AMD today announced the addition of the Instinct MI200 family of accelerators. Officially named the Instinct MI210 accelerator, AMD is trying to bring exascale-class technologies to mainstream HPC and AI users with this model.
Based on the CDNA2 compute architecture built for heavy HPC and AI workloads, the card has 104 Compute Units (CUs), for a total of 6656 Stream Processors (SPs). At a peak clock speed of 1700 MHz, the card can deliver 181 teraflops of half-precision FP16 peak compute, 22.6 teraflops of single-precision FP32 peak compute, and 22.6 teraflops of double-precision FP62 peak compute. For calculations with a single precision matrix (FP32), the card can provide a peak value of 45.3 TFLOP. The INT4/INT8 precision settings provide 181 TOPs, while the MI210 can calculate the bfloat16 precision format with 181 TeraFLOPs at the peak.

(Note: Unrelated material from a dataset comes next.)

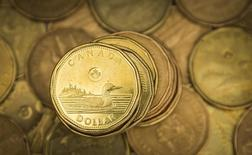 """A Canadian dollar coin, commonly known as the """"Loonie"""", is pictured in this illustration picture taken in Toronto January 23, 2015. T  REUTERS/Mark Blinch"""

The card uses a 4096-bit memory interface connecting 64GB HMB2e to compute silicon. The total memory bandwidth is 1638.4 GB / s, and the memory modules operate at a frequency of 1.6 GHz. It is important to note that ECC is supported throughout the chip. AMD provides the Instinct MI210 accelerator as a PCIe device based on the PCIe 4.0 standard. The card is rated at 300W TDP and is passively cooled.